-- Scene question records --
- - - - -
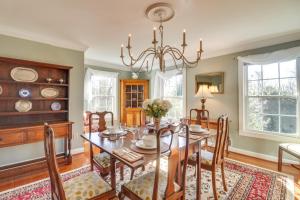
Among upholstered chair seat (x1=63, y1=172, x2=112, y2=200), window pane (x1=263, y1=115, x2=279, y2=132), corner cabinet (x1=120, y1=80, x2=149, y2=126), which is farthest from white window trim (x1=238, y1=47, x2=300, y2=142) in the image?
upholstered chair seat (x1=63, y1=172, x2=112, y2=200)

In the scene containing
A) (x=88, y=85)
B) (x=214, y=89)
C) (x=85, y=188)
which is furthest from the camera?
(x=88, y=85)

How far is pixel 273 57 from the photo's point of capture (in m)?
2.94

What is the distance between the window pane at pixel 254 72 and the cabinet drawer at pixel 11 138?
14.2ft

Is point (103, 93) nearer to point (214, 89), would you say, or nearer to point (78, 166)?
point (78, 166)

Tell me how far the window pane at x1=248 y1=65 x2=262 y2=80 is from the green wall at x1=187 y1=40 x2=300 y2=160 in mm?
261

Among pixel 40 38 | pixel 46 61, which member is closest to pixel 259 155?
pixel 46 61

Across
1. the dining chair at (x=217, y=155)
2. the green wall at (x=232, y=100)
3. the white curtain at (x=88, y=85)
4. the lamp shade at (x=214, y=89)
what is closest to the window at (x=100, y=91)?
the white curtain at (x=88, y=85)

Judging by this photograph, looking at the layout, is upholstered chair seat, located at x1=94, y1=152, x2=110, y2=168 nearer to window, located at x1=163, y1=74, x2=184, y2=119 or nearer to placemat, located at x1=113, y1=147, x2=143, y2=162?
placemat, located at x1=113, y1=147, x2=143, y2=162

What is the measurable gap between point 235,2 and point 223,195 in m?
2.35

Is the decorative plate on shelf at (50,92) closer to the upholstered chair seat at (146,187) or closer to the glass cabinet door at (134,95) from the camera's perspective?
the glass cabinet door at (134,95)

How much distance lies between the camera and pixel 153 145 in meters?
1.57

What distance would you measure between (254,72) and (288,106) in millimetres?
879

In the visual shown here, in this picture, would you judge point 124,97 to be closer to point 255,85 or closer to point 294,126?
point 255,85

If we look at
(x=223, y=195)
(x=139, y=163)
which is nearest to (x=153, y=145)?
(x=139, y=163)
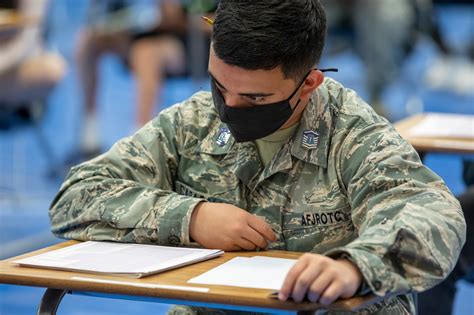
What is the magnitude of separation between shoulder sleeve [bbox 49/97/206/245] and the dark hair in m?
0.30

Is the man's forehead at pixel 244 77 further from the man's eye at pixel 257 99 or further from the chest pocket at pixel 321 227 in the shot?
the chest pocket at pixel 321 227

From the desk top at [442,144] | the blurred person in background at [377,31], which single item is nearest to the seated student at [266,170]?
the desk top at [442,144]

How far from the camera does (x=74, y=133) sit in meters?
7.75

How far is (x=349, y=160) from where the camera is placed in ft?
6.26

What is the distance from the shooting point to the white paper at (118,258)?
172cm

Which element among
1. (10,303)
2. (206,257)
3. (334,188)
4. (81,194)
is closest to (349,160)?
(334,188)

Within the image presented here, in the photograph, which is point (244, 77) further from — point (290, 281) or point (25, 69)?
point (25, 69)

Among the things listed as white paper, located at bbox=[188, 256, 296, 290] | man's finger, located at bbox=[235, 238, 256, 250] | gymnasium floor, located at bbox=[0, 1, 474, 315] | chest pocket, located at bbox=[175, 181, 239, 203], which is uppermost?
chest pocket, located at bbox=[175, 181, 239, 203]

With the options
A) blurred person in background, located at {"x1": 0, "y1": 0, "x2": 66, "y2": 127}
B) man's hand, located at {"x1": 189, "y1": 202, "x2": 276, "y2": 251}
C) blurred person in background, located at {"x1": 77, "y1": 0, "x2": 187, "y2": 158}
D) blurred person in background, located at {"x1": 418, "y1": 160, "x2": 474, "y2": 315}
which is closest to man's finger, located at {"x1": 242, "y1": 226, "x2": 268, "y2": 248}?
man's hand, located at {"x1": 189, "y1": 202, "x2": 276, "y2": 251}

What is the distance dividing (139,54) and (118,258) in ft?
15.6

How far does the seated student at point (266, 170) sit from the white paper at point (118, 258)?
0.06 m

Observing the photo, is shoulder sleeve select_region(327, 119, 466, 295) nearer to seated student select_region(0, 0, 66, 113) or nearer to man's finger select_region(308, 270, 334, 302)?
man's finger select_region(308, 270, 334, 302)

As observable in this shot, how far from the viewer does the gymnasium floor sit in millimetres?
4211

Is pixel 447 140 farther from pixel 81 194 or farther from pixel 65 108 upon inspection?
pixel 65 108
- - - - -
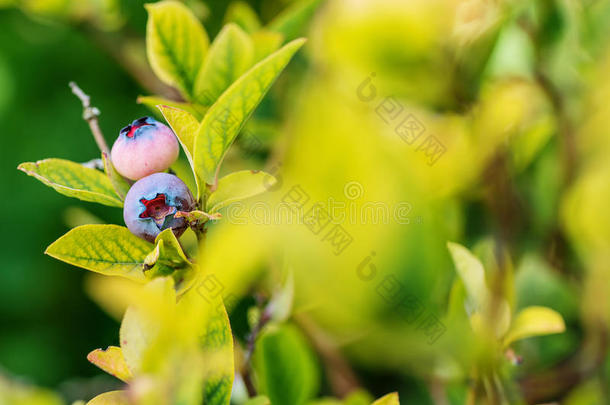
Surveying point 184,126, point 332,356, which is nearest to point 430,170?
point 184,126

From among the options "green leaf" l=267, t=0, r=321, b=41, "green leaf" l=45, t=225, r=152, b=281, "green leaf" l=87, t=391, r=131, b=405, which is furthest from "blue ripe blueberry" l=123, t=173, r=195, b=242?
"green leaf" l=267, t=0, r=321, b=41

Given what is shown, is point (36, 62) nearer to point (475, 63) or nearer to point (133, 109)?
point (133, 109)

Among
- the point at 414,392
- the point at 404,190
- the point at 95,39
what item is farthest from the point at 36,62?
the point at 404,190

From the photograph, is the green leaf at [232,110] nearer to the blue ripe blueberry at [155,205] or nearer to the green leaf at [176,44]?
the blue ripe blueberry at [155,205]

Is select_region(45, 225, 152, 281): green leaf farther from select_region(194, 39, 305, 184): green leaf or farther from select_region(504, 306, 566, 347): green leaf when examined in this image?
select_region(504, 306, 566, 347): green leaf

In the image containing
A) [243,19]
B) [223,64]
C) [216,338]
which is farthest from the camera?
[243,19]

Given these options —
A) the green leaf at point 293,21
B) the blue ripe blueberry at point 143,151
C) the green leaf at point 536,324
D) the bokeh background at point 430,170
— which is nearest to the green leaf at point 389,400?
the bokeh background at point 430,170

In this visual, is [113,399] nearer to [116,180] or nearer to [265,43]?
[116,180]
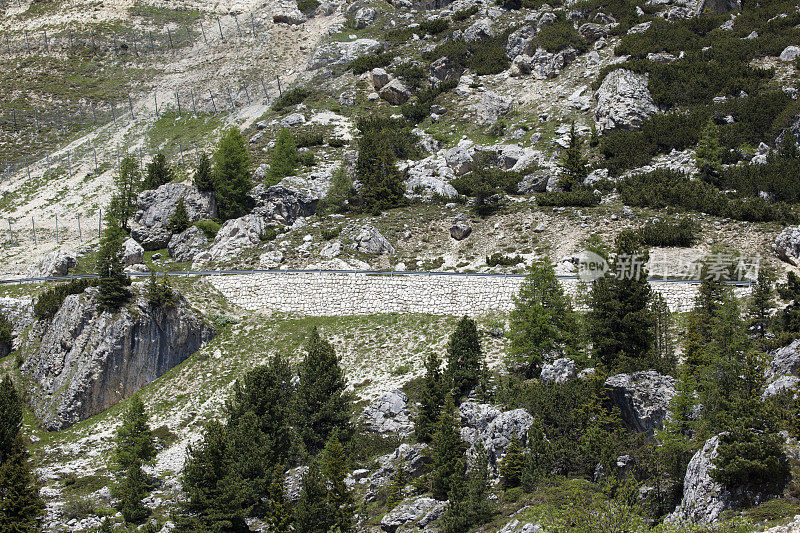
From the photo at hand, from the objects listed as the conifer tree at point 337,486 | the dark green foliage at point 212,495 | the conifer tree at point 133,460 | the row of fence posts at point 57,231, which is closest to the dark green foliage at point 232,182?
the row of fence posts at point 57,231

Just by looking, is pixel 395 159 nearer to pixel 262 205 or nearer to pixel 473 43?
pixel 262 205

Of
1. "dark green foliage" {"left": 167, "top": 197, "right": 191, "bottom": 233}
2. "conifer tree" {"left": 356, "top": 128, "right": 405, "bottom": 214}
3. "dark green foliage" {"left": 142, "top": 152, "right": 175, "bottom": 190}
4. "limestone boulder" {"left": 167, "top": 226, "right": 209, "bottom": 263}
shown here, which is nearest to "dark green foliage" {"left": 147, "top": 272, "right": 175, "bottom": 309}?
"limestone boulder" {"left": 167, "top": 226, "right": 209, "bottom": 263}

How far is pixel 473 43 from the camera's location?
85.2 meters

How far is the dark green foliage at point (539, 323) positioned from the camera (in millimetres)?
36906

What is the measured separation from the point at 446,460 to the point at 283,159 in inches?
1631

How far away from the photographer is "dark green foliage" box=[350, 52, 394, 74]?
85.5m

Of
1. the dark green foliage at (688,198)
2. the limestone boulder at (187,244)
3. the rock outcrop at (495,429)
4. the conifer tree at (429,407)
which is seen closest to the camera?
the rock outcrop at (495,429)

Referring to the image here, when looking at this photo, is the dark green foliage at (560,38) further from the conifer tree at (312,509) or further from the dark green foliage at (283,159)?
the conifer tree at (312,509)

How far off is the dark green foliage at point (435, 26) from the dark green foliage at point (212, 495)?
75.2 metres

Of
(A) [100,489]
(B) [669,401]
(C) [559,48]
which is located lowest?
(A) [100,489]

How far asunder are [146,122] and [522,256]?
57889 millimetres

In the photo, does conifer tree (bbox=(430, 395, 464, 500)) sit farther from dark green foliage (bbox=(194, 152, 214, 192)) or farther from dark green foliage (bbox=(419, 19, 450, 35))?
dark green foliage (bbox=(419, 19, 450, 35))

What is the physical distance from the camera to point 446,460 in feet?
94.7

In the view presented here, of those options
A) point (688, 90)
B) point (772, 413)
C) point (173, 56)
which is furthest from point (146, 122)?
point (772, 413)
- - - - -
-- Directive --
Please gather every line in the entries above that contains the word "when". Uppercase and lowercase count as different.

-- Solution --
Is select_region(45, 225, 152, 281): green leaf farther from select_region(194, 39, 305, 184): green leaf or farther from select_region(504, 306, 566, 347): green leaf when examined in this image?
Referring to the image here, when looking at this photo, is the dark green foliage at (560,38) further from the conifer tree at (312,509) or further from the dark green foliage at (283,159)?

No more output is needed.